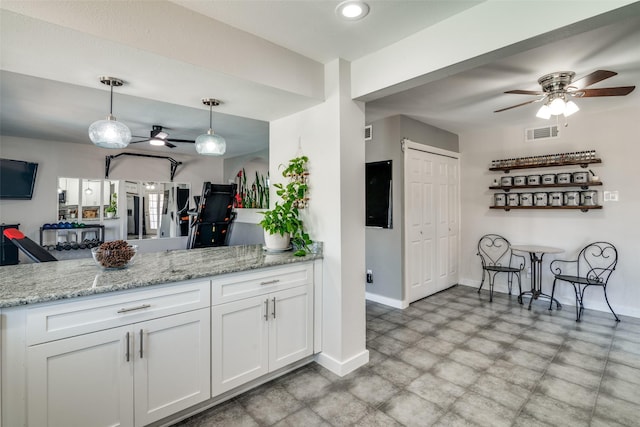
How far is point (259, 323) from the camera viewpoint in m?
2.16

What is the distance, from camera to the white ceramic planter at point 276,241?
8.43ft

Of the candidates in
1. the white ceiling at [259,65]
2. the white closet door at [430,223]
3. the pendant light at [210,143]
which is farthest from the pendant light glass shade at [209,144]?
the white closet door at [430,223]

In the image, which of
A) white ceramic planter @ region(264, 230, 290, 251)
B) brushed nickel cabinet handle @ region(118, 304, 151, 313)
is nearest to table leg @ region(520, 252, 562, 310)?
white ceramic planter @ region(264, 230, 290, 251)

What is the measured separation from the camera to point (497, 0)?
1.66 m

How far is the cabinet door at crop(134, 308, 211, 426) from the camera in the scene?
5.48ft

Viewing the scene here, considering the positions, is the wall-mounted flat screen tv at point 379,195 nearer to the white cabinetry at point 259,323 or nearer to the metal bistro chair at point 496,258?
the metal bistro chair at point 496,258

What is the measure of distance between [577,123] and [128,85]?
514 cm

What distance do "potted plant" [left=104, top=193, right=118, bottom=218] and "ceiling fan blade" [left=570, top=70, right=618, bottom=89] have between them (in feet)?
23.9

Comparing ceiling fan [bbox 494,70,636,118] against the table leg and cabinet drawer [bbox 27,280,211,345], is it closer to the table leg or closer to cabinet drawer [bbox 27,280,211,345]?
the table leg

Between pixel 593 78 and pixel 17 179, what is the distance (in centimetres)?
735

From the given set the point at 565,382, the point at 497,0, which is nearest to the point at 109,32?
the point at 497,0

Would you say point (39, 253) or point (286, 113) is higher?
point (286, 113)

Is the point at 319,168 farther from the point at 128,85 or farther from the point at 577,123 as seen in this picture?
the point at 577,123

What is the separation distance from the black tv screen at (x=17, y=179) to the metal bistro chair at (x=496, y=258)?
7.23m
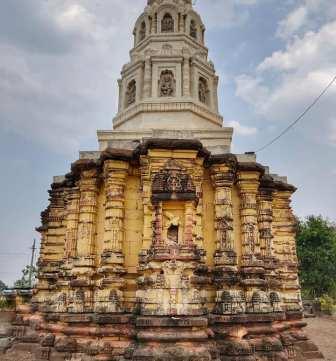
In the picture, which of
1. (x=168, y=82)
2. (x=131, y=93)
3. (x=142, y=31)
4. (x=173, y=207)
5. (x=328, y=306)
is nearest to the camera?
(x=173, y=207)

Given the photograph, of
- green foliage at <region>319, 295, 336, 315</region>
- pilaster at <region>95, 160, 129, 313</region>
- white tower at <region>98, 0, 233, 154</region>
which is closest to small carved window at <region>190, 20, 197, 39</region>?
white tower at <region>98, 0, 233, 154</region>

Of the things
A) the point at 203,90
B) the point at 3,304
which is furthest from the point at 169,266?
the point at 3,304

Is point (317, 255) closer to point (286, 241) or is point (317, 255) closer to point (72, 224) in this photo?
point (286, 241)

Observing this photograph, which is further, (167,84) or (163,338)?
(167,84)

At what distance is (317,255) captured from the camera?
27.4m

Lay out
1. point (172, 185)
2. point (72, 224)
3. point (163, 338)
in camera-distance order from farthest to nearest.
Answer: point (72, 224)
point (172, 185)
point (163, 338)

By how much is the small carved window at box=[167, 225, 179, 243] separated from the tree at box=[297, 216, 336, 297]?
21.3m

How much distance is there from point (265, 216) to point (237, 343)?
160 inches

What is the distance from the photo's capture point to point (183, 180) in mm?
8328

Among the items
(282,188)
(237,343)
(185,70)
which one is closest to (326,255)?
(282,188)

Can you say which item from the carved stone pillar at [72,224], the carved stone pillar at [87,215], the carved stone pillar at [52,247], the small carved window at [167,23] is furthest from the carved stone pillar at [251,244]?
the small carved window at [167,23]

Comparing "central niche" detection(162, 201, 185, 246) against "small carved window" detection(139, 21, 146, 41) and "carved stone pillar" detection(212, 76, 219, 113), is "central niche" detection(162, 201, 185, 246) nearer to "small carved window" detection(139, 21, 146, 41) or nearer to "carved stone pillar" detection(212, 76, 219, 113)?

* [Aim]
Write out the entries above verbatim; the pictures do not belong in your copy.

* [Written response]
How far is point (259, 323) from the camera viewpoint in m?
2.16

What is the distance, from camera to the white ceramic planter at point 276,241?
8.43ft

Of the candidates in
1. the white ceiling at [259,65]
2. the white closet door at [430,223]
3. the pendant light at [210,143]
which is farthest from the pendant light glass shade at [209,144]?
the white closet door at [430,223]

In the image, which of
A) white ceramic planter @ region(264, 230, 290, 251)
B) brushed nickel cabinet handle @ region(118, 304, 151, 313)
is nearest to table leg @ region(520, 252, 562, 310)?
white ceramic planter @ region(264, 230, 290, 251)

What is the measured separation from the camera to point (497, 0)?
1.66 m

How far is the cabinet door at crop(134, 308, 211, 426) from the camera in the scene?
5.48ft

Viewing the scene here, considering the positions, is the wall-mounted flat screen tv at point 379,195 nearer to the white cabinetry at point 259,323 or nearer to the metal bistro chair at point 496,258?
the metal bistro chair at point 496,258

What is the measure of distance between [577,123] and [128,85]?
514 cm

What distance do "potted plant" [left=104, top=193, right=118, bottom=218] and "ceiling fan blade" [left=570, top=70, right=618, bottom=89] have between them (in feet)?
23.9

Comparing ceiling fan [bbox 494,70,636,118] against the table leg and cabinet drawer [bbox 27,280,211,345], is it closer to the table leg or closer to cabinet drawer [bbox 27,280,211,345]?
the table leg

Between pixel 593 78 and pixel 17 179, what is the distance (in centimetres)?
735

From the given set the point at 565,382, the point at 497,0, which is nearest to the point at 109,32?
the point at 497,0

Would you say point (39, 253) or point (286, 113) is higher?
point (286, 113)

Is the point at 319,168 farther from the point at 128,85 or farther from the point at 577,123 as seen in this picture?
the point at 577,123

What is the separation distance from the black tv screen at (x=17, y=179) to the metal bistro chair at (x=496, y=258)?
7.23m
In the picture, which of
1. (x=168, y=82)
2. (x=131, y=93)
3. (x=142, y=31)
4. (x=173, y=207)
5. (x=328, y=306)
is nearest to the camera?
(x=173, y=207)

Given the photograph, of
- green foliage at <region>319, 295, 336, 315</region>
- pilaster at <region>95, 160, 129, 313</region>
- white tower at <region>98, 0, 233, 154</region>
which is closest to small carved window at <region>190, 20, 197, 39</region>?
white tower at <region>98, 0, 233, 154</region>

Of the things
A) the point at 203,90
B) the point at 3,304
which is furthest from the point at 169,266?
the point at 3,304

Is point (317, 255) closer to point (286, 241) or is point (317, 255) closer to point (72, 224) in this photo?
point (286, 241)

Observing this photograph, which is further, (167,84) or (163,338)?
(167,84)

At what distance is (317,255) captured from the camera?
27.4m

Lay out
1. point (172, 185)
2. point (72, 224)
3. point (163, 338)
in camera-distance order from farthest to nearest.
Answer: point (72, 224)
point (172, 185)
point (163, 338)

By how much is the small carved window at box=[167, 225, 179, 243] separated from the tree at box=[297, 216, 336, 297]?
21.3m

How much distance is there from point (265, 216) to point (237, 343)?
160 inches

What is the distance from the photo's capture point to point (183, 180) in mm?
8328

Among the items
(282,188)
(237,343)
(185,70)
which one is closest to (326,255)?
(282,188)

Can you say which item from the carved stone pillar at [72,224], the carved stone pillar at [87,215], the carved stone pillar at [52,247], the small carved window at [167,23] is furthest from the carved stone pillar at [251,244]?
the small carved window at [167,23]

Comparing "central niche" detection(162, 201, 185, 246) against "small carved window" detection(139, 21, 146, 41) and "carved stone pillar" detection(212, 76, 219, 113), is "central niche" detection(162, 201, 185, 246) nearer to "small carved window" detection(139, 21, 146, 41) or nearer to "carved stone pillar" detection(212, 76, 219, 113)?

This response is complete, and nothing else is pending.